*** Dataset Section Begins ***

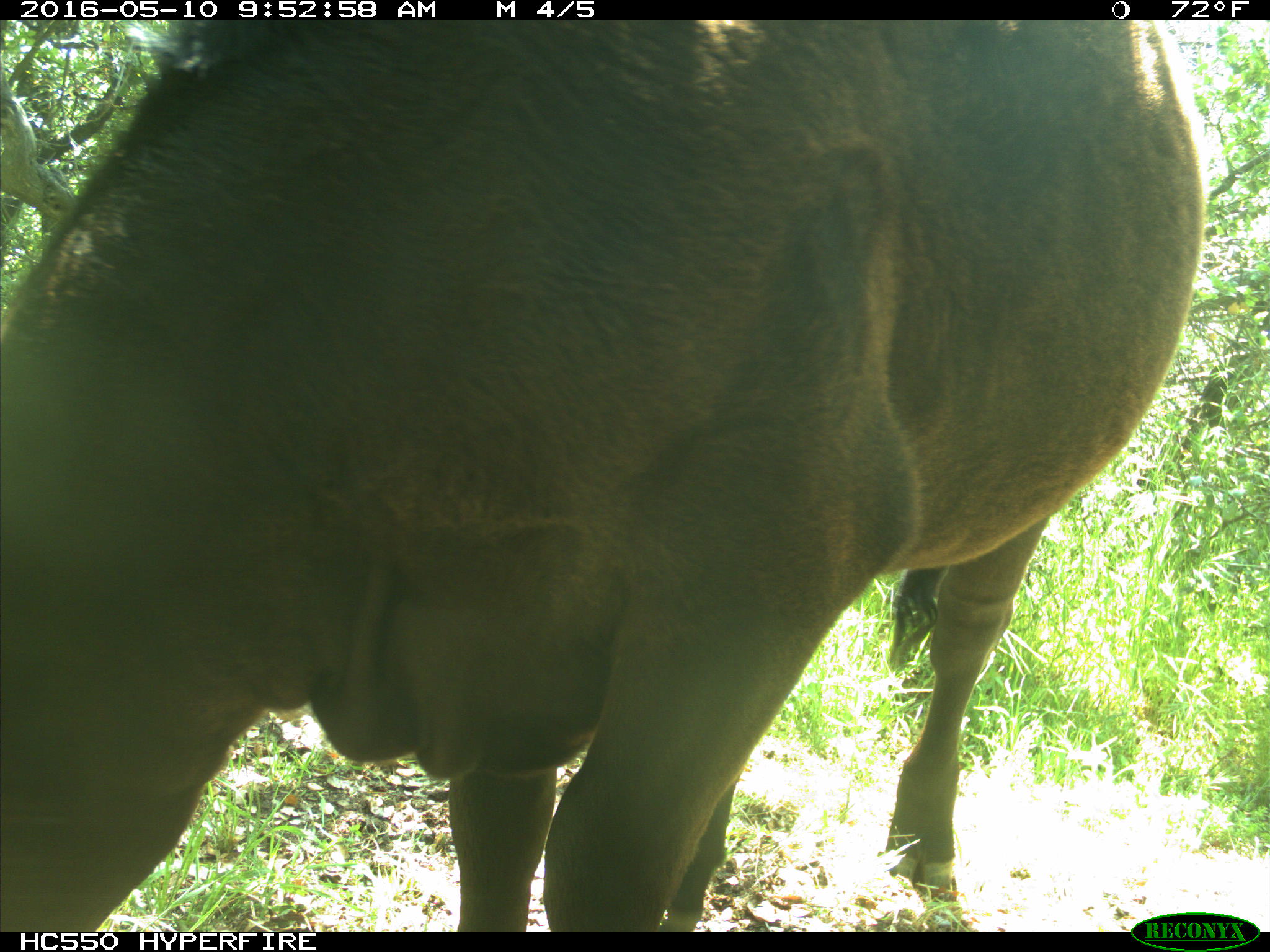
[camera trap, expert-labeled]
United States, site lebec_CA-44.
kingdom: Animalia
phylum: Chordata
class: Mammalia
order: Artiodactyla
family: Bovidae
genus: Bos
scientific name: Bos taurus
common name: domestic cow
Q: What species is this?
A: Bos taurus (domestic cow).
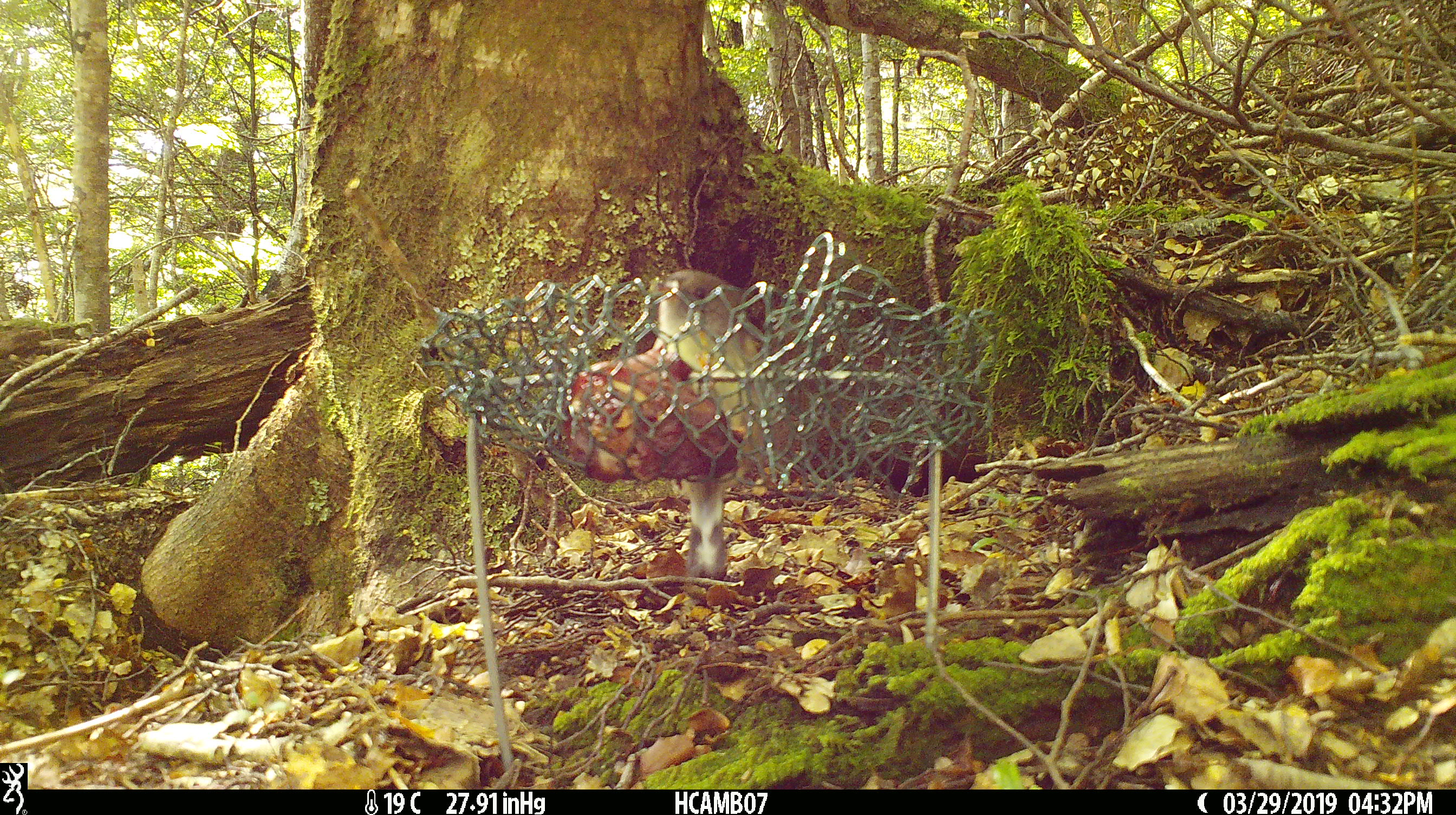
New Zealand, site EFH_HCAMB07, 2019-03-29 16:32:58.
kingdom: Animalia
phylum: Chordata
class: Aves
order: Passeriformes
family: Petroicidae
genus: Petroica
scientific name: Petroica australis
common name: new zealand robin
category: robin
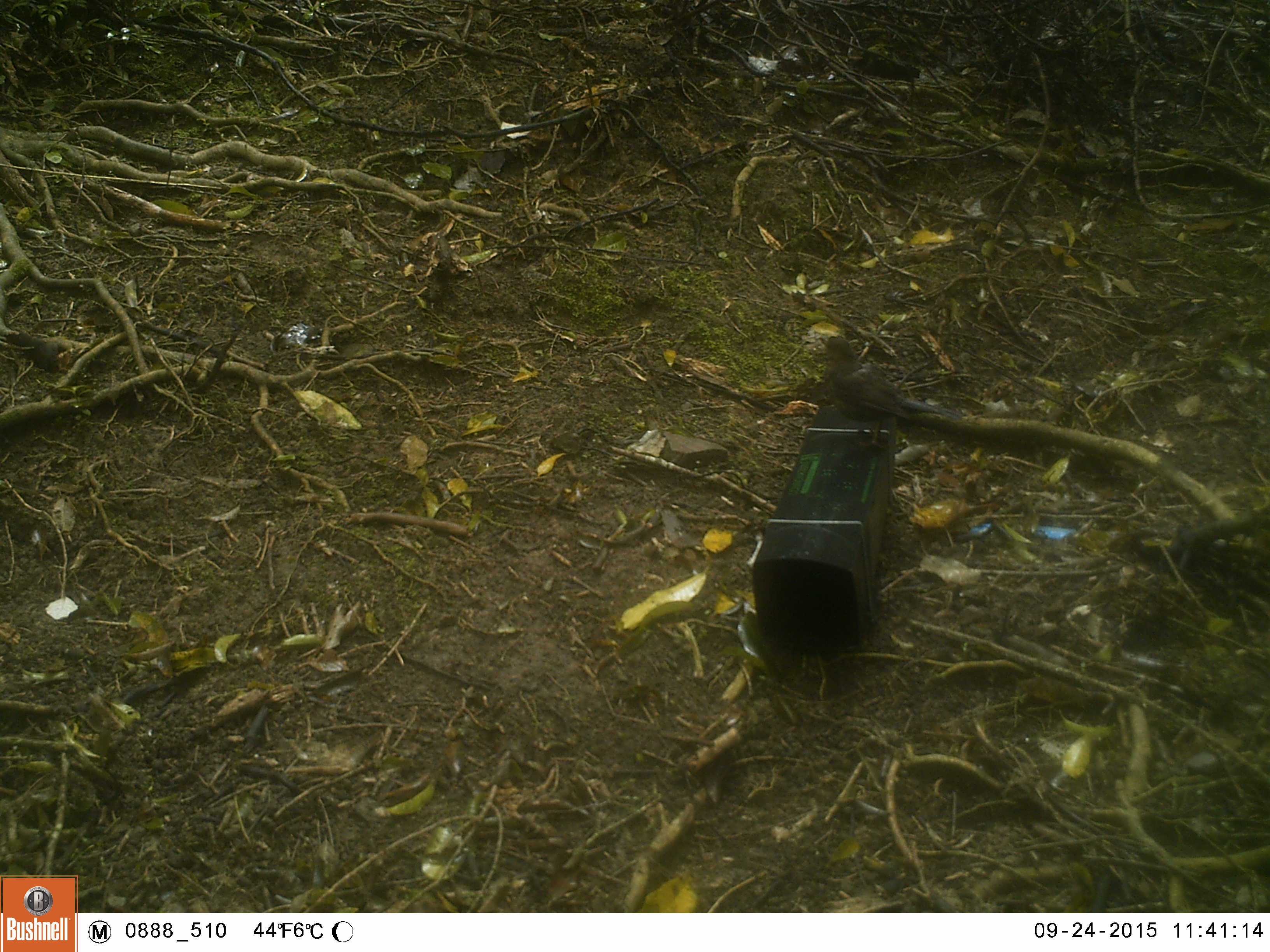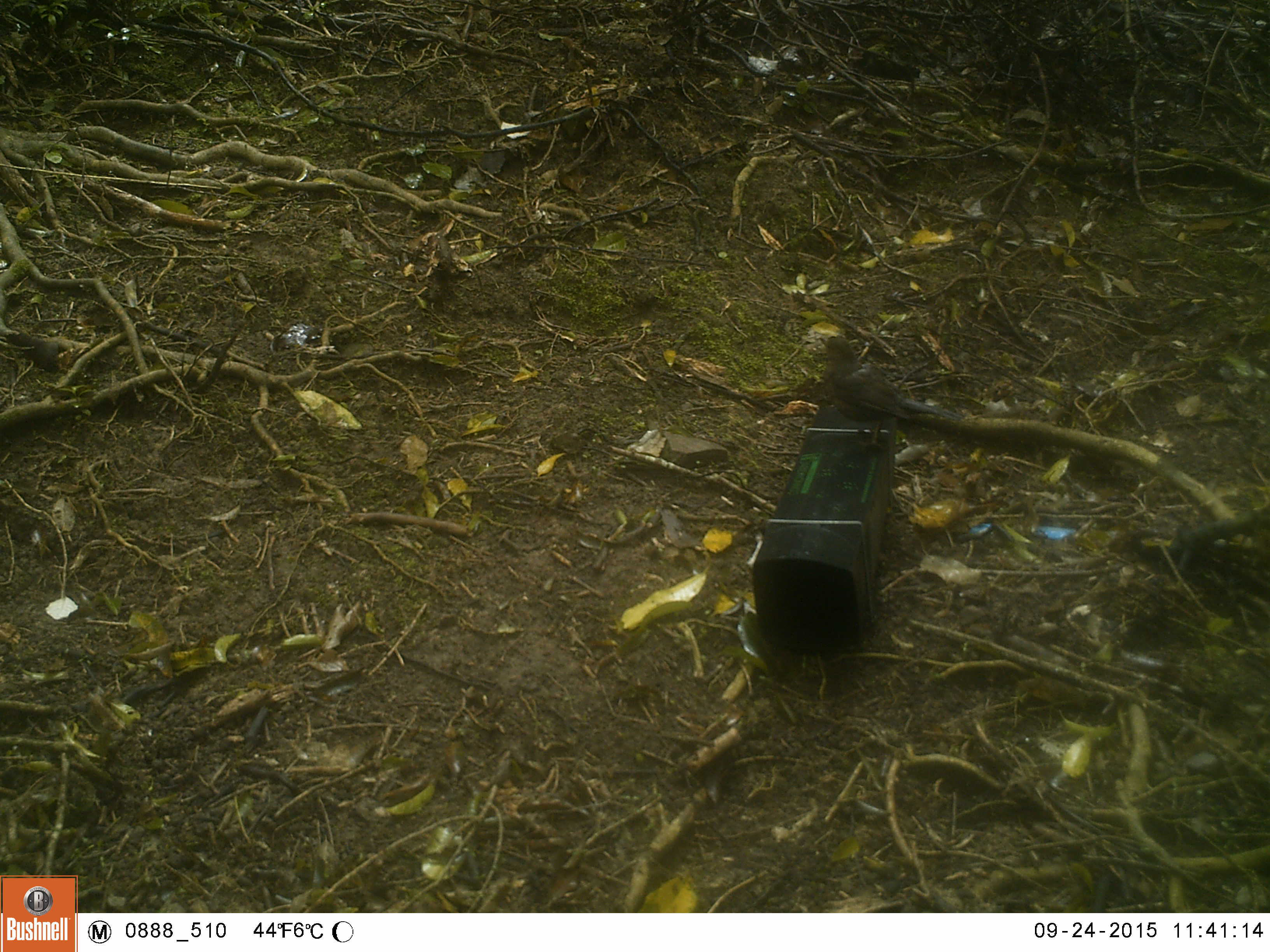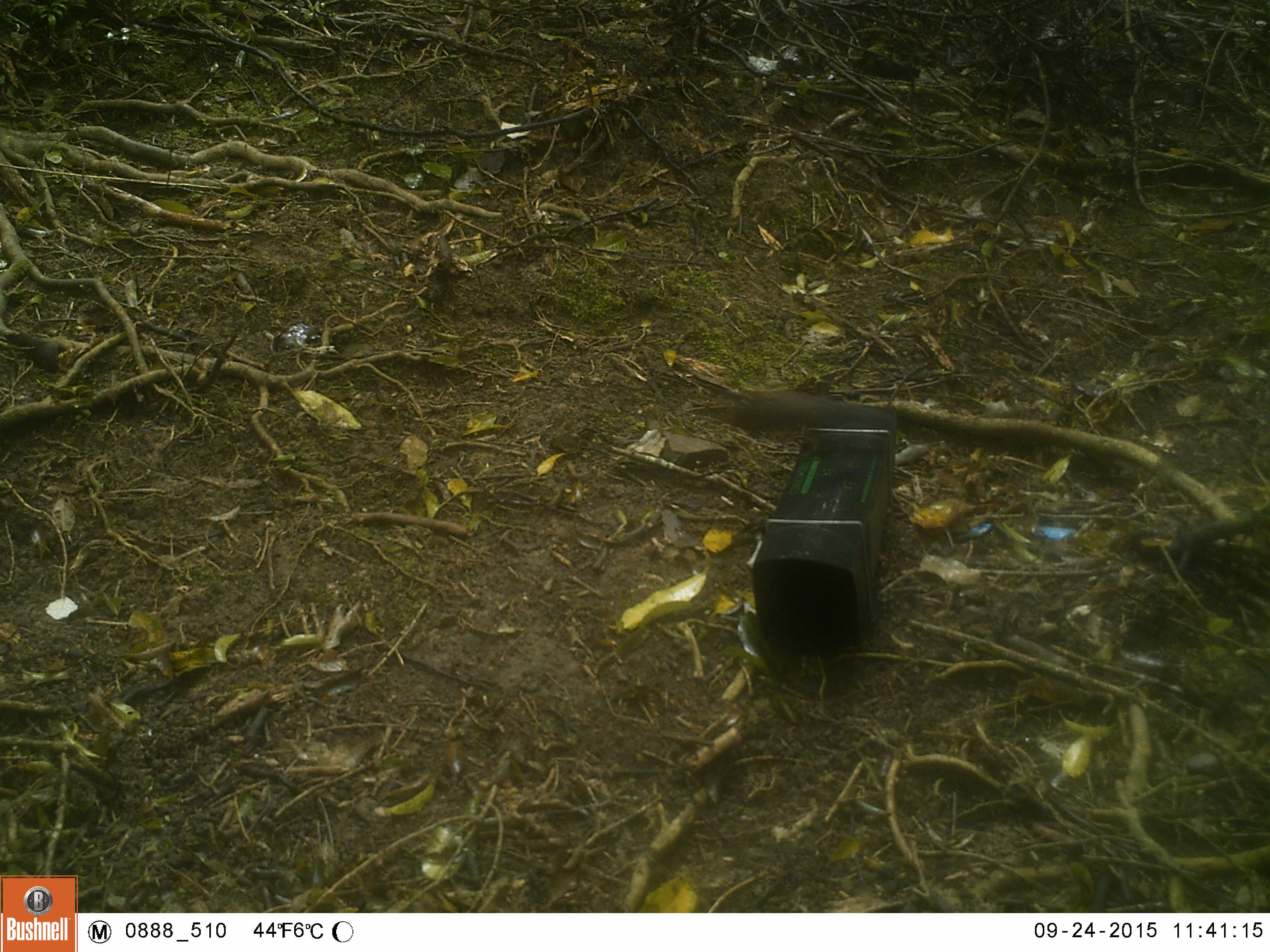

*** Dataset Section Ends ***

### Description of the task
Where the word "site" occurs in a line of the records, copy that line.

### Answer box
United States, site lebec_CA-44.
New Zealand, site EFH_HCAMB07, 2019-03-29 16:32:58.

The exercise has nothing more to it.